@360labs/live-transcribe
v0.2.2
Published
Professional live speech transcription library for TypeScript/JavaScript with multi-provider support
Maintainers
Readme
Live Transcribe
Professional live speech transcription library for TypeScript/JavaScript with multi-provider support
Built by 360labs - We build AI-powered developer tools and APIs.
Table of Contents
- Features
- Installation
- Quick Start
- Providers
- Session Management
- Events
- Export Formats
- Supported Languages
- API Reference
- Examples
- Browser Support
- Contributing
- License
Features
| Feature | Description | |---------|-------------| | Multi-Provider Support | Web Speech API, Deepgram, AssemblyAI, and custom providers | | Real-time Transcription | Live results with interim and final transcripts | | 40+ Languages | Extensive language support across all providers | | Session Management | Full control with start, stop, pause, and resume | | Voice Activity Detection | Automatic speech detection (VAD) | | Audio Recording | Built-in recording capabilities | | Export Formats | JSON, Plain Text, SRT, VTT, CSV | | TypeScript First | Complete type definitions and IntelliSense support | | Event-Driven | Subscribe to transcription events easily | | Lightweight | ~200KB package size with zero runtime dependencies | | Cross-Platform | Works in browsers and Node.js |
Installation
# npm
npm install @360labs/live-transcribe
# yarn
yarn add @360labs/live-transcribe
# pnpm
pnpm add @360labs/live-transcribeQuick Start
Basic Usage (Web Speech API)
import { createTranscriber, TranscriptionProvider } from '@360labs/live-transcribe';
// Create a transcriber (Web Speech API - no API key required)
const transcriber = createTranscriber({
provider: TranscriptionProvider.WebSpeechAPI,
language: 'en-US',
interimResults: true,
});
// Listen for transcription results
transcriber.on('transcript', (result) => {
if (result.isFinal) {
console.log('Final:', result.text);
} else {
console.log('Interim:', result.text);
}
});
// Handle errors
transcriber.on('error', (error) => {
console.error('Error:', error.message);
});
// Start transcribing
await transcriber.initialize();
await transcriber.start();
// Stop when done
await transcriber.stop();Using Sessions (Recommended)
import { createSession, TranscriptionProvider } from '@360labs/live-transcribe';
// Create a session for full control
const session = createSession({
provider: TranscriptionProvider.WebSpeechAPI,
language: 'en-US',
});
// Access the provider for events
session.provider.on('transcript', (result) => {
console.log(result.text);
// Add to session for later export
if (result.isFinal) {
session.addTranscript(result);
}
});
// Lifecycle control
await session.start();
session.pause(); // Pause transcription
session.resume(); // Resume transcription
await session.stop();
// Get results
const transcripts = session.getTranscripts();
const fullText = session.getFullText();
const stats = session.getStatistics();
// Export in various formats
const srtFile = session.export('srt');
const jsonFile = session.export('json');Providers
Web Speech API (Browser)
The Web Speech API is built into modern browsers and requires no API key.
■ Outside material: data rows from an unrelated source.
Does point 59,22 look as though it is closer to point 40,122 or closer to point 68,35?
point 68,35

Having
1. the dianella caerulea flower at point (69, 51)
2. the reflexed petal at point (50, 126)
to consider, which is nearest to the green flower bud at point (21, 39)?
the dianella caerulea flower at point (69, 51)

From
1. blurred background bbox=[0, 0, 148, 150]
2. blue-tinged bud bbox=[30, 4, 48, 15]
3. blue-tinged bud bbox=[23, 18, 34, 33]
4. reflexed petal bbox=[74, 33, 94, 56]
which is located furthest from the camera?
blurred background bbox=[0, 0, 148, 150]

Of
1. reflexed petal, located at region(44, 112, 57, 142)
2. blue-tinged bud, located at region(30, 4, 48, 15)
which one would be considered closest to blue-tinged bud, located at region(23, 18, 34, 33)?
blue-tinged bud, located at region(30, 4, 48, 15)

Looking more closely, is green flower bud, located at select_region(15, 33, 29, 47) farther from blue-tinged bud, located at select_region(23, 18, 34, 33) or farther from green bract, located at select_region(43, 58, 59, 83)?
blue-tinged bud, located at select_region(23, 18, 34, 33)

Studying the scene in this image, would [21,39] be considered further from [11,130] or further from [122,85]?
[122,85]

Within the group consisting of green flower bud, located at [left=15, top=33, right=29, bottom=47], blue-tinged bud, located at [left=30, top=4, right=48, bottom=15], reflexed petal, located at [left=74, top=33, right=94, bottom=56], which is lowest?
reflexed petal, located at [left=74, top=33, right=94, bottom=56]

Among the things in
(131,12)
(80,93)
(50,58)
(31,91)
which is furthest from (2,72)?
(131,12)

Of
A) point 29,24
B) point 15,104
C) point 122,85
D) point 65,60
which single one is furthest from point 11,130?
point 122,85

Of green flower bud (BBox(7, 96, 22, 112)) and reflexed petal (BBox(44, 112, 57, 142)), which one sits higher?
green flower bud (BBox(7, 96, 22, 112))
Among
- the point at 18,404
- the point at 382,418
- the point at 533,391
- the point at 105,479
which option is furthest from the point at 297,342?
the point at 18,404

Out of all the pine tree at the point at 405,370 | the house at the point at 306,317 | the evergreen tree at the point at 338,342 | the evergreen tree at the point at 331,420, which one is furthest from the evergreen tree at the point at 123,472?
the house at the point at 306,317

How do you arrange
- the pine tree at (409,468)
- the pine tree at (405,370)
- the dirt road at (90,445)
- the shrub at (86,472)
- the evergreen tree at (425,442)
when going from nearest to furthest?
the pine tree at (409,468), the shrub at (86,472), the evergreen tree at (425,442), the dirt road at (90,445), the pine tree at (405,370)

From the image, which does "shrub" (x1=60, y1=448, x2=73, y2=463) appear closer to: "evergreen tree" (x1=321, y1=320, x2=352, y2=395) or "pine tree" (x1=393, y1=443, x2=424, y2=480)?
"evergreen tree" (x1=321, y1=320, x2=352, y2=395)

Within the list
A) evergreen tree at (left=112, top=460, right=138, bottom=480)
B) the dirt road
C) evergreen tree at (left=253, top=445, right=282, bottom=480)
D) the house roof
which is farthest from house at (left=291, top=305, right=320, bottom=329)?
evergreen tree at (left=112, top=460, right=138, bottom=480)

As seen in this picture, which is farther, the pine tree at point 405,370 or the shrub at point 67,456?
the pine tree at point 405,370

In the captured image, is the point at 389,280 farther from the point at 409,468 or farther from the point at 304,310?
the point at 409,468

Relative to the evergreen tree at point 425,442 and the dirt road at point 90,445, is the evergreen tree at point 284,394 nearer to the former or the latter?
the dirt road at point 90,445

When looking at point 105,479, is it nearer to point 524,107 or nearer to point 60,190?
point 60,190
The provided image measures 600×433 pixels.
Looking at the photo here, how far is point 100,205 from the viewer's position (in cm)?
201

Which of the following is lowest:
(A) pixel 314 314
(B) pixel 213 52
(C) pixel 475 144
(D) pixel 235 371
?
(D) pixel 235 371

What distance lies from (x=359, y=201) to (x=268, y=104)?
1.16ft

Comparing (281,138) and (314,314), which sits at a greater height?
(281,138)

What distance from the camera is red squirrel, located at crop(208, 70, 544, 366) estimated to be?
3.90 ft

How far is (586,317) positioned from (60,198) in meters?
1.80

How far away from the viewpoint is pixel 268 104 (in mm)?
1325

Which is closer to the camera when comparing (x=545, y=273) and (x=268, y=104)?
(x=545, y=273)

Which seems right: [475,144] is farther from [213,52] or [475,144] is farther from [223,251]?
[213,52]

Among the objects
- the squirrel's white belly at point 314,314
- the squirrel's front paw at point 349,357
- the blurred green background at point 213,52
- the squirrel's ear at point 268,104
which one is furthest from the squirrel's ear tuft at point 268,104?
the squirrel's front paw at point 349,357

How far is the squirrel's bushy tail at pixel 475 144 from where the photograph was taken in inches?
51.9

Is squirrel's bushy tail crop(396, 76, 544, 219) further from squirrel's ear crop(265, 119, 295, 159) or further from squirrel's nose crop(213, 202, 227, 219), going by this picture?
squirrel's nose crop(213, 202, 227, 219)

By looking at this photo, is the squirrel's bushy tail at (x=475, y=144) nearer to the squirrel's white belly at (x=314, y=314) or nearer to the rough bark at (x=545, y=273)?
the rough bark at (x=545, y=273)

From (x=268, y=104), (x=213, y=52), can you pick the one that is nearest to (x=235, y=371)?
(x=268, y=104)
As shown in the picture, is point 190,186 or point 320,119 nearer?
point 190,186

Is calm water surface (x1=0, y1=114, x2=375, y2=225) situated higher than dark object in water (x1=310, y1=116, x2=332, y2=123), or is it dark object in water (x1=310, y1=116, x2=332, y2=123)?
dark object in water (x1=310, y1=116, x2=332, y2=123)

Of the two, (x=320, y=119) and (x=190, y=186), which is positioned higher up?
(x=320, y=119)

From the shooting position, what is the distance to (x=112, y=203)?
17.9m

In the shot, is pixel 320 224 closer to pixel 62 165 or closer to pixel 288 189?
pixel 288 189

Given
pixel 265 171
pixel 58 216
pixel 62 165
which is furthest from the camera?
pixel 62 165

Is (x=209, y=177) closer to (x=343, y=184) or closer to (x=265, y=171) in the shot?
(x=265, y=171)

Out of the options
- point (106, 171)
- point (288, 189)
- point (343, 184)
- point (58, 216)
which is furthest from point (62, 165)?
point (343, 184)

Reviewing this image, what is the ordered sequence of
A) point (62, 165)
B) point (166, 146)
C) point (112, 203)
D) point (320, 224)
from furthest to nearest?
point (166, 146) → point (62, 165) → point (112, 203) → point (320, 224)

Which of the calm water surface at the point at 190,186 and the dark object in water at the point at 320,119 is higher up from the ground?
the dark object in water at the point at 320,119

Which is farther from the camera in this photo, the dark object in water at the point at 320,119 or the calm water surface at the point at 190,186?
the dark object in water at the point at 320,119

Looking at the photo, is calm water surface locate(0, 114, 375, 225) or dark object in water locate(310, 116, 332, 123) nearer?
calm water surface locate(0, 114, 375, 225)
It's perfect for quick prototypes and applications that don't need cloud-based accuracy.
import { createTranscriber, TranscriptionProvider } from '@360labs/live-transcribe';
const transcriber = createTranscriber({
provider: TranscriptionProvider.WebSpeechAPI,
language: 'en-US',
interimResults: true, // Get real-time interim results
});
// Check browser support
if (transcriber.isSupported()) {
await transcriber.initialize();
await transcriber.start();
}Pros:
- No API key required
- Free to use
- Works offline (in some browsers)
- Low latency
Cons:
- Accuracy varies by browser
- Limited language support compared to cloud providers
- Requires internet connection in most browsers
Deepgram
Deepgram offers high-accuracy, real-time transcription with advanced features like speaker diarization and custom vocabularies.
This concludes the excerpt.